Concerning Zig, the cons may be smaller then Rust, but so are the pros. IMHO it's not worth it in the current context (I like Zig but it seems "too little, too late" to me). But there's no telling until somebody puts in the work for a "$OTHER_LANGUAGE in the kernel" RFC like is currently happening for Rust.
pjmlp|4 years ago
Until it fixes use-after-free, better keep using C anyway.
bitwize|4 years ago
simion314|4 years ago
My other criticism is the bad statistics used. It is like I create the "robot athlete" and I compare it stats with the average of all athletes including the young children and the people with some physical problem. You should compare self driving with cars with exact same safety features and save driver demographics. Bonus if you calculate all deaths caused by illegal driving and then ask the giants WTF not put the money into first solve the speeding and drunk / tired driving , I bet ANN work better on this problem.
Rust in Linux seems to me a waste. IMO the Unix philosophy is great but it needs a better implementation , one that is based on the present day hardware and expectations.
sebzim4500|4 years ago
Why would they want to do that though? No one would buy a car with those features. I guess you could get a few people to buy one if the insurance was way lower, but you certainly wouldn't get decent market penetration.
sidlls|4 years ago
There's a perception issue here: people think that Rust people (not necessarily the maintainers or official evangelists, but the community at-large) think Rust is as close to perfect as you can get because of its safety features, because these people talk about Rust like it's a universal problem solver.
pjmlp|4 years ago
Despite the plus sides, there are lots of incumbents, certain domains are better served by managed languages, and regardless of our wishes C and C++ have 50 years of history.

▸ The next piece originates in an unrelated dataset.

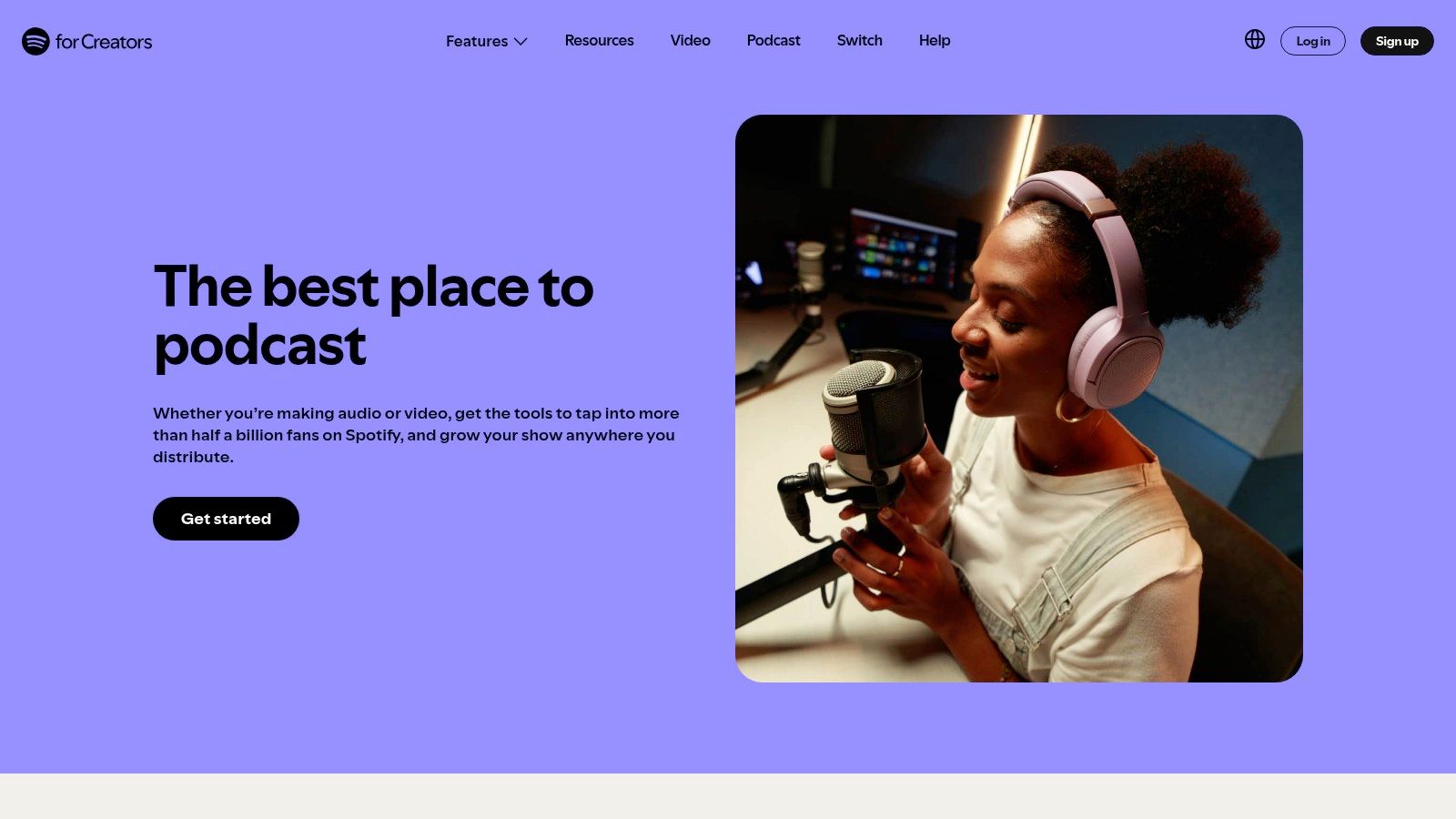 Spotify for Creators' dashboard showing podcast analytics and distribution status.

Even if we stop writing new code in those languages today, Cobol shows us how long we would still need to keep them running anyway.

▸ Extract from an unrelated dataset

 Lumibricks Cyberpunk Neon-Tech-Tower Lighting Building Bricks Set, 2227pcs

Microsoft, for example, despite their newly found love with Rust, is full of job ads for C++ developers in green field applications.
moltonel3x|4 years ago
In my experience, the community of actual Rust users is much more level-headed. While most do love the language and the "this aspect of Rust is irrefutably better than the equivalent in $OTHERLANG" opinion occasionally pops up, the community seems pragmatic and well aware of Rust's cons. Case in point: the "should I use Rust" questions on the rust subreddit don't get dogmatic answers, and often result in "Rust isn't ideal for your use-case" advice.
jmull|4 years ago
There's bad to be weighed against the good. Adding complexity strains and breaks processes, slowing development. Among other things, this means additional bugs and lets them survive longer, so it's not even clear rust is a win purely from a bug perspective.
paulddraper|4 years ago
That, but in the opposite direction.
Decades of promises of self-driving cars. And still nothing able to drive without a driver.
There have been small improvements...cars that have autonomous abilities in some cases.
But overhauling the entire driving fleet of the world to use 5-year-old technology....it's not a realistic expectation.
There are smaller, more practical expectations.
ben-schaaf|4 years ago
Waymo have driven 20 million miles autonomously since 2009, and as of late 2020 claim 74,000 of those were done completely driverless. They're still a far cry from being common, but they're here and they're impressively safe.